En tant que chercheuse en début de carrière, je pense que bon nombre des défis auxquels j'ai été confrontée ne sont pas propres à la recherche sur l'obésité, mais sont plutôt courants dans le domaine de la recherche universitaire. L'un des principaux défis pour moi a été de trouver un équilibre entre les exigences d'une carrière scientifique et les responsabilités parentales. J'ai deux jeunes enfants, âgés de 1 et 4 ans. Élever de jeunes enfants tout en poursuivant mes recherches m'a demandé une gestion rigoureuse de mon temps, une grande capacité d'adaptation et une bonne résilience. J'ai compris que la réalisation de mes objectifs pourrait prendre plus de temps, mais que le parcours en valait vraiment la peine. Ces expériences m'ont ouvert des opportunités inattendues. Être parent m'a vraiment permis d'affiner ma capacité à établir des priorités et à rester concentrée. Cela m'a également donné une nouvelle perspective et une nouvelle motivation pour contribuer à des recherches significatives qui peuvent avoir un impact positif sur la vie d'autres personnes. Ces leçons ont été très précieuses : elles m'ont aidée à m'épanouir tant sur le plan personnel que professionnel et continuent d'influencer ma façon d'aborder mon travail au quotidien.

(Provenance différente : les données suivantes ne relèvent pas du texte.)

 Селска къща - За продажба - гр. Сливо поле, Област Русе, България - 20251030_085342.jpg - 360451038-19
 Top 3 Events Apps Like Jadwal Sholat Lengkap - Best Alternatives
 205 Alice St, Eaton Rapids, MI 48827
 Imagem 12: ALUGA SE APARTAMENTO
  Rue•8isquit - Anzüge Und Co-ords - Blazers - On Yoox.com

C'est impressionnant de voir à quel point tu réussis à concilier vie professionnelle et vie privée, Roksana ! Et je suis sûr que le fait de travailler dans un laboratoire où règne une bonne ambiance y contribue beaucoup.
Sur un autre point, l'EASO reconnaît l'obésité en tant que maladie chronique multidimensionnelle. La collaboration interdisciplinaire occupe-t-elle une place importante dans votre travail ?
Absolument, la collaboration interdisciplinaire a été un moteur essentiel de mon travail. Par exemple, j'ai étudié le transport des nutriments dans les organoïdes intestinaux, et cette recherche n'aurait pas été possible sans une étroite collaboration avec le Dr Ricardo Rio-Tinto, gastro-entérologue à la Fondation Champalimaud. L'équipe du Dr Rio-Tinto fournit des biopsies duodénales, à partir desquelles nous dérivons les organoïdes. Ce partenariat relie la pratique clinique à la recherche en laboratoire, nous donnant ainsi des informations précieuses sur le fonctionnement de l'intestin humain. En combinant notre expertise, nous abordons des questions importantes concernant l'obésité et ses effets métaboliques. De telles collaborations démontrent la puissance de la mise en commun de différents domaines pour s'attaquer à des problèmes complexes tels que l'obésité.